You know you can instantly make your doggy’s day by tossing a bite of whatever you’re eating their way.
But it’s important to know that some things we find delicious can be super dangerous for our furry companions.
The good news is that your pet insurance policy will help cover the costs of tests and treatments for most of these accidents. So as long as you’re doing your part to keep your dog safe, we’ll do our share to help you when the unexpected happens.
We reached out to our favorite vet, Dr. Stephanie Liff, to find out the big no-no’s when it comes to toxic foods for dogs, and what pet parents do to keep their fur fam healthy.
If you’re in a rush (or frantically Googling because your pet JUST ate something suspicious), feel free to jump ahead. We’ll be covering chocolate, alcohol, fruit, avocado, artificial sweetener, caffeine, garlic & onions, grapes & raisins, macadamia nuts, yeast dough, and moldy walnuts.
If you’re studying for a veterinary exam, or are the sort of extra cautious person who wants something to print out and stick on the fridge…you can skip to this cool chart we made.
What happens if my dog eats chocolate?
Dr. Liff tells us that the type of chocolate your dog eats makes a big difference. You should really avoid letting your dog have any kind, but you’ll want to be especially careful with dark chocolate.
The darker the chocolate the higher the cocoa content, and the higher the cocoa content the more theobromine, which is the alkaloid that can make your dog (very) sick. So while white chocolate is still not pet food… it’s not as bad as dark chocolate.
When a dog eats too much chocolate it’s dangerous for several reasons. It speeds up their heart rate, and relaxes muscles that help their organs function properly. If your dog eats enough chocolate to reach toxic levels they’ll get diarrhea and start behaving strangely.
If you think your dog may have eaten one bar of dark chocolate, or several pieces of milk chocolate, you’ll want to get to the vet immediately as they could be at risk of seizures and even death.
How much is too much? An ounce or more.
What will happen at the vet? Your vet will most likely induce vomiting, and give activated charcoal to help clear out toxins from the chocolate. Your dog will probably get a catheter and receive IV fluids to stay hydrated.
How much could this cost? Between $3,000–$5,000.
What happens if my dog drinks alcohol?
We’re assuming you’re asking because your pup accidentally consumed some booze and not because you thought it would be cool to see them chug a can of Bud Light. (Seriously, bro…not funny.)
It’s a less common toxicity since beverages in general are less appealing and accessible to dogs. But if your pal does get a taste, you’re likely to see them suffer from the same things you do when you have too much alcohol… vomiting, loss of coordination, a higher body temperature, panting, and even seizures. It’s rare that a dog will die from drinking alcohol, but it is possible.
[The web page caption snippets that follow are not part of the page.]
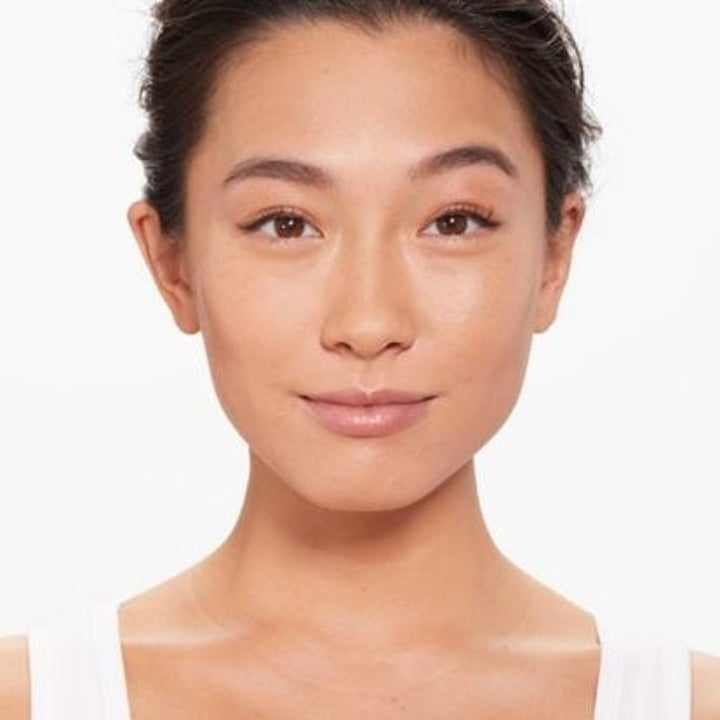 A model with hydrated skin wearing the foundation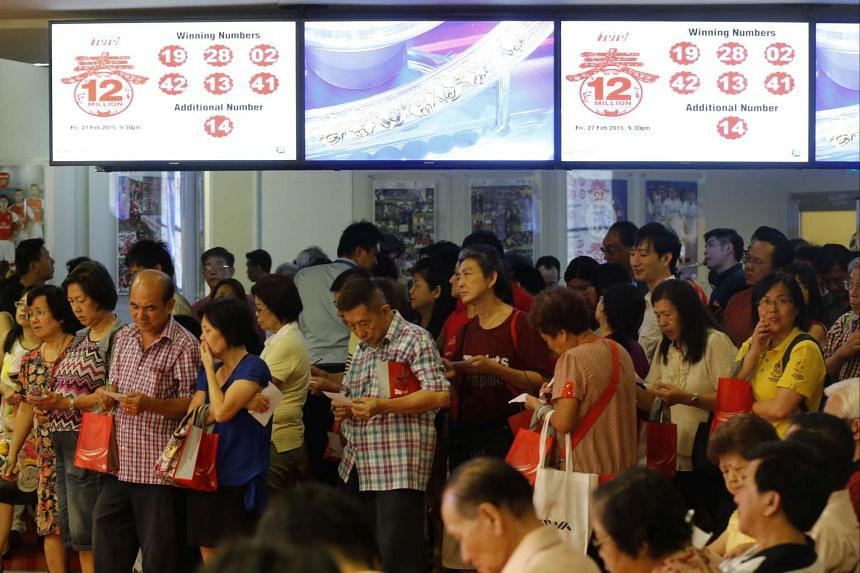 Punters checking their tickets at the draw at the main Singapore Pools branch in Middle Road for the Toto Hongbao draw on Feb 27, 2015.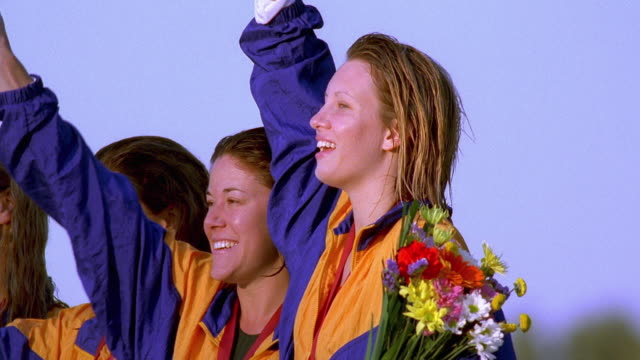 vidéos et rushes de medium shot pan four female swimmers celebrating with medals on victory stand - award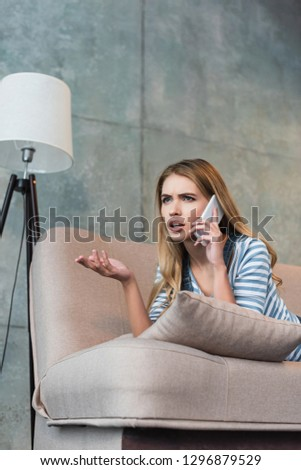 worried woman talking on smartphone and lying on pink sofa #1296879529
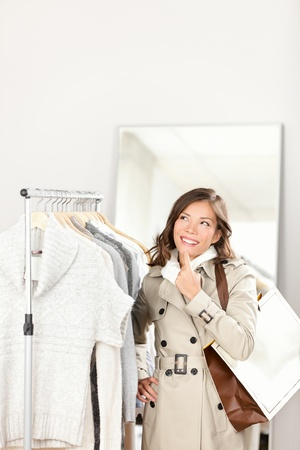 coats: Shopping woman thinking inside in clothing store. Happy smiling shopper looking up at copy space. Beautiful mixed race Caucasian  Chinese Asian female model holding shopping bags in shop. Stock Photo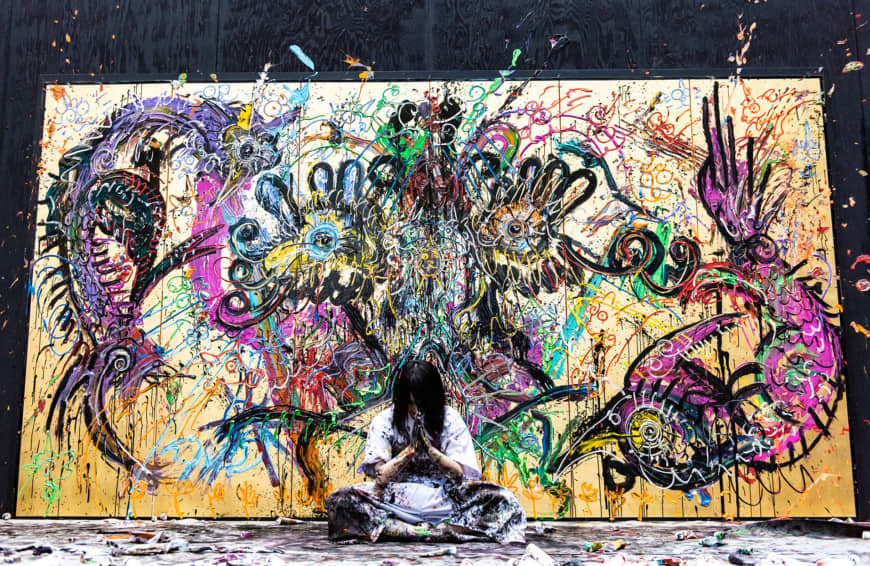 Contemporary artist Miwa Komatsu sits cross-legged and bows to the audience at the end of her live painting performance at the Cleveland Museum of Art on May 11. | TATSUYA AZUMA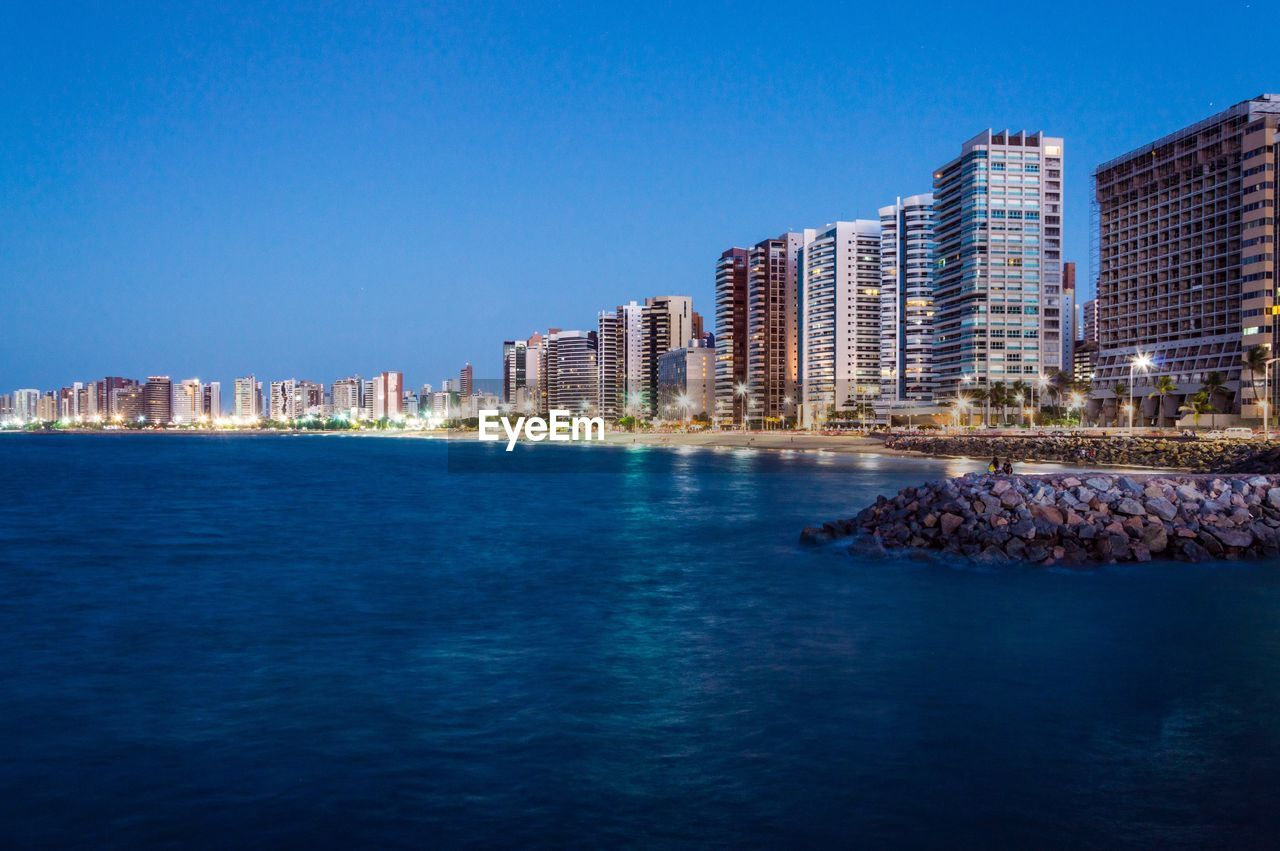 Sea By Illuminated City Against Clear Blue Sky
How much is too much? More than two ounces of vodka or other spirits, or more than a half can of beer. But as we said, any booze for dogs is “too much.”
What will happen at the vet? Depending on the dose, your dog will get IV fluids and anti-nausea medications. Any other clinical signs that arise will be managed if needed.
How much could this cost? $1,000–$2,000.
What happens if my dog eats fruit?
We’re not going to recommend that human food is ever the right choice for your dog, but if you’re going to give them fruit you should know which of them are actually toxic.
For the most part fruit is safe for your dog (and hearing them crunch on watermelon is delightful), but you’ll want to make sure you avoid pitted fruit for two main reasons:
- Fruits that have big pits, like nectarines or apricots, can cause a blockage in your dog’s intestines which would require surgery.
- You might think your pet is better off if they ate tiny seeds that can pass through without problems, but the bigger concern is actually that pits and seeds contain cyanide, which is toxic for your pet (and for you too!).
A few cherry pits might be okay, but you’ll know your dog has too much cyanide in their digestive system pretty quickly. Watery eyes, weakness, excessive drooling, heavy breathing, and unusual aggression are all signs of cyanide ingestion, as well as urinary incontinence, bloody diarrhea, muscle spasms and vomiting, and even fatal seizures.
And BTW, it’s not just pitted fruits that can cause this type of toxicity, so make sure your dog stays away from almonds, lima beans, bamboo shoots, barley, and flaxseed too.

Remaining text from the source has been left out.